Paradigmenwechsel, Kommentar zum EU-Lieferkettengesetz von Stefan
Reccius
Frankfurt (ots) - Mit ihrem 69 Seiten langen Vorschlag für ein europaweites
Sorgfaltspflichtengesetz hat die EU-Kommission wahrlich einen Nerv getroffen.
Aus allen Ecken von Wirtschaft, Finanzbranche und Zivilgesellschaft hagelte es
Reaktionen. Von vernichtender Kritik in mittelstandsnahen Kreisen bis zum
Vorwurf, die EU-Kommission habe zu viele Schlupflöcher gelassen, war alles
dabei.
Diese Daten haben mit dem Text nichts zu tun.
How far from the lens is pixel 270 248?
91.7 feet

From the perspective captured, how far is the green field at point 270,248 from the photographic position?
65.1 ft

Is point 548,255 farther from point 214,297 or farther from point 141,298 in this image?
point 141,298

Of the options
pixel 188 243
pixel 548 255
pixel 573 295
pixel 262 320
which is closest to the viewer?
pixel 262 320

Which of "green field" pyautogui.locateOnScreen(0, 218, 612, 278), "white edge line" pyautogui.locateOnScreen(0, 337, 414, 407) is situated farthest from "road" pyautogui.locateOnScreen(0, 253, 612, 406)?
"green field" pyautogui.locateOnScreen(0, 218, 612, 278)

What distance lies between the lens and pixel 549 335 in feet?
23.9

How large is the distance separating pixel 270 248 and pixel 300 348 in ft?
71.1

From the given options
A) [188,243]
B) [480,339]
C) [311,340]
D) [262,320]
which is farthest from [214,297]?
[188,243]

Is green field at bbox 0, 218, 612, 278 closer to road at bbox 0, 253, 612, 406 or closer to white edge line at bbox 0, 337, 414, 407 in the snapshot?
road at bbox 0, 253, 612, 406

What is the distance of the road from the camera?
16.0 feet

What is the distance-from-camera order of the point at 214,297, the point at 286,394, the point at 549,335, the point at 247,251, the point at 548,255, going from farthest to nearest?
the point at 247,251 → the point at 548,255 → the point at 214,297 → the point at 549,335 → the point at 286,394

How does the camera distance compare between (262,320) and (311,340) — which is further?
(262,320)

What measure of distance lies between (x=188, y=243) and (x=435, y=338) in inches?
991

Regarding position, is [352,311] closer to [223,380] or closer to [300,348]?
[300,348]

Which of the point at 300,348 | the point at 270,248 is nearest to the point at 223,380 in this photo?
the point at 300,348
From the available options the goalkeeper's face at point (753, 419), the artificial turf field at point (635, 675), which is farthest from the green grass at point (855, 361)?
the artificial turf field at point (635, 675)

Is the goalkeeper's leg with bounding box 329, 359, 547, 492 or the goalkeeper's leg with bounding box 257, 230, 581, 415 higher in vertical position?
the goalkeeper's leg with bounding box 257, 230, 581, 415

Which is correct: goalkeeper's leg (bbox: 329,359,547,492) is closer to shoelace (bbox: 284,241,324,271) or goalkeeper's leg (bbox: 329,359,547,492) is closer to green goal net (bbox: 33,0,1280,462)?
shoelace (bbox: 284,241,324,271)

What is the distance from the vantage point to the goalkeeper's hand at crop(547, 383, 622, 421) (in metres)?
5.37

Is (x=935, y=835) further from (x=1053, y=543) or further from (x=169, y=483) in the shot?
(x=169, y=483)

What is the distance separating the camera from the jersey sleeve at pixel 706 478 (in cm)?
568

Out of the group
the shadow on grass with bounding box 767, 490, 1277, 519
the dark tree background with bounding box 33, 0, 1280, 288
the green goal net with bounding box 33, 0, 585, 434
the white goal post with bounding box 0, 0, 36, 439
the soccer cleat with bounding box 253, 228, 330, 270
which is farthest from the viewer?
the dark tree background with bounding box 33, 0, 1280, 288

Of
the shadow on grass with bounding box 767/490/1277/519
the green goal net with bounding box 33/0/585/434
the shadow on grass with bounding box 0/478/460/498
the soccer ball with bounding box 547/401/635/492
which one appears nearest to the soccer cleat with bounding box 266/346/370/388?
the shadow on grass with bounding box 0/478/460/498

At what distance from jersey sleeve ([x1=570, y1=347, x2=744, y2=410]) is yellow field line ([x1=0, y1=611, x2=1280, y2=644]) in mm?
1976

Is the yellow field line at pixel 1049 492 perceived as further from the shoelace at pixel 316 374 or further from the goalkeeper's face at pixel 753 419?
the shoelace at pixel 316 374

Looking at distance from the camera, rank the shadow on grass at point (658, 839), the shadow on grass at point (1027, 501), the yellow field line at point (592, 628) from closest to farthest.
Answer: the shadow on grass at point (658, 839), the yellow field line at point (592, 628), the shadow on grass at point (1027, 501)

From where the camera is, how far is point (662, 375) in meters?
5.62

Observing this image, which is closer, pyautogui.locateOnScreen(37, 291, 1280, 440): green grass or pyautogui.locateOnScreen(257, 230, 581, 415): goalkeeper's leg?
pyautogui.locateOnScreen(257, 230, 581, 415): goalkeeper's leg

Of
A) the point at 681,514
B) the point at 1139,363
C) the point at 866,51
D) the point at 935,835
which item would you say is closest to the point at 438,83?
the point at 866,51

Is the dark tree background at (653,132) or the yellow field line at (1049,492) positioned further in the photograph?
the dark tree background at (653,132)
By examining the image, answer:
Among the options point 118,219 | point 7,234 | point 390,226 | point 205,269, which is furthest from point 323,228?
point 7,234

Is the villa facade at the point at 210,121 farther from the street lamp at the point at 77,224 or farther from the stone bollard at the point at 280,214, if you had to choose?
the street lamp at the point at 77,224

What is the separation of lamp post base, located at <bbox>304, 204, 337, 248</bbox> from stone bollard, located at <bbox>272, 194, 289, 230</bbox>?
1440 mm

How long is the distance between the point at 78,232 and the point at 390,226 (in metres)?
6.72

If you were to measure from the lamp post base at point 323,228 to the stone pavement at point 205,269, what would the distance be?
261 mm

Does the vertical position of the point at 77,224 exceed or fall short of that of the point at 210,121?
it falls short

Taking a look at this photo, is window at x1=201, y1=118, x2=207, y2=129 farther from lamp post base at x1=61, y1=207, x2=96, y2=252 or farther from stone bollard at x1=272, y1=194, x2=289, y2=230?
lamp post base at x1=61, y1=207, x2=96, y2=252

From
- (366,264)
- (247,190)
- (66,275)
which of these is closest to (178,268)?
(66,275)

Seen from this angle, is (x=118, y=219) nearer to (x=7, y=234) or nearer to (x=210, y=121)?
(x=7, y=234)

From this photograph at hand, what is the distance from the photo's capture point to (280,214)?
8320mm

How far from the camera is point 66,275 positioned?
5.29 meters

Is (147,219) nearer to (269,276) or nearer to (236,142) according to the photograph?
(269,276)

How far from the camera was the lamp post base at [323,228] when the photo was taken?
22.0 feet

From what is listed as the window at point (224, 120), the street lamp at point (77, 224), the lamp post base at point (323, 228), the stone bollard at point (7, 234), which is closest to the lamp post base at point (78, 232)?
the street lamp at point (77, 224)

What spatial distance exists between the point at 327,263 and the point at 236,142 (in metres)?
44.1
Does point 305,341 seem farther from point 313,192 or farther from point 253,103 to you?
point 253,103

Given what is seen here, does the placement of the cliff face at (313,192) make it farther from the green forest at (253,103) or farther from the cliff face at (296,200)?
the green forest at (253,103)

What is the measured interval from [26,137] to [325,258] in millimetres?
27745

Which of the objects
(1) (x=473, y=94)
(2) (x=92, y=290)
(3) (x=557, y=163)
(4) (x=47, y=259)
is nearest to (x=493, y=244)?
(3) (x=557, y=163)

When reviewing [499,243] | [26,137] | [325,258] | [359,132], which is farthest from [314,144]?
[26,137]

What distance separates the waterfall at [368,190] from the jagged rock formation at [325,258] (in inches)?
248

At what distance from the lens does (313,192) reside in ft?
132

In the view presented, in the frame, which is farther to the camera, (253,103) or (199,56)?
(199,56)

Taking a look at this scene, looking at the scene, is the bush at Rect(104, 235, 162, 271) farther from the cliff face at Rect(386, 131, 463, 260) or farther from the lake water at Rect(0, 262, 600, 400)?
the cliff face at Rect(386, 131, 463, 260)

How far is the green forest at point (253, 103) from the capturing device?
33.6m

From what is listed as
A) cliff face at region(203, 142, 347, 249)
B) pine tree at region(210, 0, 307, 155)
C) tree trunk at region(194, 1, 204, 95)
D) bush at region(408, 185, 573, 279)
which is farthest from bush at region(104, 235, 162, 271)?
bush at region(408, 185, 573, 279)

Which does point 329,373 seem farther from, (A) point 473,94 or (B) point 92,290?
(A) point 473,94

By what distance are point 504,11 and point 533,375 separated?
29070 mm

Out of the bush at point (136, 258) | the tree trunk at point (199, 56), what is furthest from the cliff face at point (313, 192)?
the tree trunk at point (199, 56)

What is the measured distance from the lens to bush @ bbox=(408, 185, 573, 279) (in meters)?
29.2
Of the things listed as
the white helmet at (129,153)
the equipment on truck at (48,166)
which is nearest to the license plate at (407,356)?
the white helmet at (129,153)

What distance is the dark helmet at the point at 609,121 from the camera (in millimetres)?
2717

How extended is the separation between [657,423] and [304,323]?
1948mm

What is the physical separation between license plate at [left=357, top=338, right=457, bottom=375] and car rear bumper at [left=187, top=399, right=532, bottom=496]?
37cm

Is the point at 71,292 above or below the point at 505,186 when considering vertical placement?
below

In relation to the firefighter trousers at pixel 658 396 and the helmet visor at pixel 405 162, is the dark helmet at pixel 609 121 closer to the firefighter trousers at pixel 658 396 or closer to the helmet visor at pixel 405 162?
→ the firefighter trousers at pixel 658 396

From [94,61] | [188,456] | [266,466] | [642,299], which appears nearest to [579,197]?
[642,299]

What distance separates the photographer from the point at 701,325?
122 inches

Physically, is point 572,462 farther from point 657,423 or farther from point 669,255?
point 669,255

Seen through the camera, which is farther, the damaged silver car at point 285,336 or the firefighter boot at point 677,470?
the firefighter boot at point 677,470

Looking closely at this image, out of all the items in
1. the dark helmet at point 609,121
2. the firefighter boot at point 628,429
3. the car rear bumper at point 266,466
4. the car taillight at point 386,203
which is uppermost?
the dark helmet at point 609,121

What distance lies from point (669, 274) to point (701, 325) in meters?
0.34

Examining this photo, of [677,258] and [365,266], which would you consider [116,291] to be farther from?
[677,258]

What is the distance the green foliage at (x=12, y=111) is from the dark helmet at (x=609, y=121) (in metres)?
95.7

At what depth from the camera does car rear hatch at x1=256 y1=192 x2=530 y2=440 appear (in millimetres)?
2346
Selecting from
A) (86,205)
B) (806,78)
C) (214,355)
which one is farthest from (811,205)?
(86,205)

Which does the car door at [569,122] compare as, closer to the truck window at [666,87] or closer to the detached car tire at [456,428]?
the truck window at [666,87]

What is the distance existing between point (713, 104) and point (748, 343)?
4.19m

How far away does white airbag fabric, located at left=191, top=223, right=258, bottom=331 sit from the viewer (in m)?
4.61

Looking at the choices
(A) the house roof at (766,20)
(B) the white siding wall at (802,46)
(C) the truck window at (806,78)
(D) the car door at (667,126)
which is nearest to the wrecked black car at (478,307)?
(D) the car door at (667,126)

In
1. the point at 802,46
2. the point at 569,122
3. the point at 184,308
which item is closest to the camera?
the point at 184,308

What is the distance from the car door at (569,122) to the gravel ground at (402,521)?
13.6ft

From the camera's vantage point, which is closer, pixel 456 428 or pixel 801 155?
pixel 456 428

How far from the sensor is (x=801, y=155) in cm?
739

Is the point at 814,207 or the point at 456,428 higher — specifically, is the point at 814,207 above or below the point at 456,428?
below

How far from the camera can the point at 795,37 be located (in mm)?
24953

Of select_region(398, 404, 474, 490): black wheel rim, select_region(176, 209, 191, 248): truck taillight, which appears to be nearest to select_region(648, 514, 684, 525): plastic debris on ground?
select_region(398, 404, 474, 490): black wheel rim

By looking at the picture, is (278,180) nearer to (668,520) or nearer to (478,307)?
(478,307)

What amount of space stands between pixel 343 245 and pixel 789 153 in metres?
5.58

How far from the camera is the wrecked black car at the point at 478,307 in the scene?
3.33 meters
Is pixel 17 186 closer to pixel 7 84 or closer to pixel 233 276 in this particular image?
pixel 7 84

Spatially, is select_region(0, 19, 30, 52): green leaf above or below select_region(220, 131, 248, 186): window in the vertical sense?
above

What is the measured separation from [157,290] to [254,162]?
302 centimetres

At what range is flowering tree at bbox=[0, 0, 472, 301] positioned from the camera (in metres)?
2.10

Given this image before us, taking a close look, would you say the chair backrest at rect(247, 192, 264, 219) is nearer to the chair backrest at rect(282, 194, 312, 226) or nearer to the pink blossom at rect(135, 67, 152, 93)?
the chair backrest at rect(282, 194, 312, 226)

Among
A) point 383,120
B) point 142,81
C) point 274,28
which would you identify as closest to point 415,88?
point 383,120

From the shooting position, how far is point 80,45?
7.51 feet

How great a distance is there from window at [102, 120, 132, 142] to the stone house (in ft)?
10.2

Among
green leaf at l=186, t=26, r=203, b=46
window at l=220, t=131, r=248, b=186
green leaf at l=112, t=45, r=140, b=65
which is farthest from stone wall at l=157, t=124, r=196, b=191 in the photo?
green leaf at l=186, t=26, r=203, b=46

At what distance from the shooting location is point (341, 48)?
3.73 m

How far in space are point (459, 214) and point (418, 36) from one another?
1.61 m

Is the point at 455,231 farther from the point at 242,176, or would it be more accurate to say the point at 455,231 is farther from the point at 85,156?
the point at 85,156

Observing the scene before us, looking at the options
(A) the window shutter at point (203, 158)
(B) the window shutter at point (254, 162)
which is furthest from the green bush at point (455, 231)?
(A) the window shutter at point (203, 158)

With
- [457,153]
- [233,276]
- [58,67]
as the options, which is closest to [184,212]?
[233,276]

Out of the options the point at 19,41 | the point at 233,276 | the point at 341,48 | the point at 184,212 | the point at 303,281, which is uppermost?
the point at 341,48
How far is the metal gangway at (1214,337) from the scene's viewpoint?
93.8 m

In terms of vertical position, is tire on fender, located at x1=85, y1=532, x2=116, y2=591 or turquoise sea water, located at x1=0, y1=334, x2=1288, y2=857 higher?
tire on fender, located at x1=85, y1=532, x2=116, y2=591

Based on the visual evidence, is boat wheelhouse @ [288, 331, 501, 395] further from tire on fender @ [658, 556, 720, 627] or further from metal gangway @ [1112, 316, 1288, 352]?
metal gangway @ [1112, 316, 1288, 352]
Leisere Töne schlugen Banken- und Versicherungsverbände an. Dabei hat es
der Vorschlag der EU-Kommission auch mit Blick auf den Finanzsektor in sich.
Banken und Versicherer, Pensionsfonds und Vermögensverwalter - alle finden im
Gesetzesvorschlag aus Brüssel Erwähnung. Finanzinstitute müssen künftig nicht
nur noch genauer prüfen, mit wem sie Verträge schließen. Sie müssen auch
nachverfolgen, was die Vertragspartner mit dem von ihnen ausgereichten Geld
anstellen, und zwar in sämtlichen Winkeln ihrer globalen Wertschöpfungsketten.
Klingt kompliziert? Ist es auch. Deshalb ist es sinnvoll, dass die Verbände der
Banken- und Versicherungsbranche die einschlägigen Passagen des geplanten
EU-Sorgfaltspflichtengesetzes penibel untersuchen, bevor sie nach dem Vorbild
vieler Wirtschaftsverbände aus vollem Halse loskrakeelen.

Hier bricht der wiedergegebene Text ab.